Unfortunately, the Centers for Disease Control and Prevention recently released guidance on Halloween, warning that Trick-or-Treating and other traditional Halloween activities are high-risk. Considering that COVID-19 cases are predicted to increase during autumn, many parents are wondering what activities are safe for their families this Halloween.
To help ensure your family, especially your children, have a fun and safe Halloween, we’ve created a list of alternatives to consider this year.
Safer Alternatives to Trick-or-Treating
- Neighborhood Scavenger Hunt: Organize a scavenger hunt for your children where you create a checklist of Halloween-themed items they need to spot or find around the neighborhood. Each time they check something off the list, they earn candy from you as a reward.
- Drive Thru Trick or Treating: You can look for a public event or coordinate your own drive thru with your neighbors. Families can dress up and even decorate their car! Everyone stays inside their vehicles, and those who are handing out candy need to take extra safety precautions as they hand out candy, such as wearing a mask and/gloves, washing hands and/or sanitizing often, and perhaps even getting a COVID test prior to the event.
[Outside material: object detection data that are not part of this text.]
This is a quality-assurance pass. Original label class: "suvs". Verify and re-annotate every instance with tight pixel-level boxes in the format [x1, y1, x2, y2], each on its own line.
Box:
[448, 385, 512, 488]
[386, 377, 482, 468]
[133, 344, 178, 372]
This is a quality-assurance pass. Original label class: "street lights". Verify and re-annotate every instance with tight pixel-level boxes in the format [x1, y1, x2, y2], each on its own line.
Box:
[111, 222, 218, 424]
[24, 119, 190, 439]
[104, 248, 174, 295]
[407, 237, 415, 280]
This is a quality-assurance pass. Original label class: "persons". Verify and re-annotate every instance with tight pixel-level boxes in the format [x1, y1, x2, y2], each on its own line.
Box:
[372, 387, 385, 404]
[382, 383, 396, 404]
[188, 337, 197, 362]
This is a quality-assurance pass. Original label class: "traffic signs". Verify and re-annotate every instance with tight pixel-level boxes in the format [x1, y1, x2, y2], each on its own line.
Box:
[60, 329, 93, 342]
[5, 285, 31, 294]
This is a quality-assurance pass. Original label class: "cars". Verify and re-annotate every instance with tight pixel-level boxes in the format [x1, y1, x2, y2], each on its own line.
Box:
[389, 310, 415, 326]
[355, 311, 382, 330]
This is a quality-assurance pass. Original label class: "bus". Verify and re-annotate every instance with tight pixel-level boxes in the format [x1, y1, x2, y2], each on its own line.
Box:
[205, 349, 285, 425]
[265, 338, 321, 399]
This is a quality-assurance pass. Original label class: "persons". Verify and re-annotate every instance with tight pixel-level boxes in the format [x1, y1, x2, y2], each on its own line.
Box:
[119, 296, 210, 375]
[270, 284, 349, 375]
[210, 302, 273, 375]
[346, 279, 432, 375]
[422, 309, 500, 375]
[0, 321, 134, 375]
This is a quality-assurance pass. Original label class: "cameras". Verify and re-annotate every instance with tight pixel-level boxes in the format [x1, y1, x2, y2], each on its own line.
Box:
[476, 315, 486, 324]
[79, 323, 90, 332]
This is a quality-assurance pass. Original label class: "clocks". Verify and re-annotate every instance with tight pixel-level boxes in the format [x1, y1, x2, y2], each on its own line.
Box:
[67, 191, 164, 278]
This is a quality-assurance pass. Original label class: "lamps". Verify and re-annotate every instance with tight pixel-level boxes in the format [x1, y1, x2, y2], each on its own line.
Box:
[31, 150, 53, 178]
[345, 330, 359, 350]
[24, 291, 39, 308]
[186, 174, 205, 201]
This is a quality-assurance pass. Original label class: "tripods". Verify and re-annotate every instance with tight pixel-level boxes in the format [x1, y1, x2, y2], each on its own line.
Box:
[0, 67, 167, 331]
- Outdoor Halloween Movie Night: Set up a projector, dress up and play your family’s favorite Halloween movie! Invite friends and/or other family members to join as long as each household sets up their blanket or chairs 6 feet away from other households.
- Family Night In: Plan a Halloween night in with the family. You can dress up, make or bake healthy Halloween treatstogether, and put on a Halloween movie. You can even get creative and join a virtual costume contest or make haunted gingerbread houses.
- Carving Pumpkins: Carve pumpkins with your family and post pictures on social media, asking friends and family to vote for the best one. Or, coordinate with your neighbors and have everyone set their carved pumpkins out for display and take a walk with your family to view them.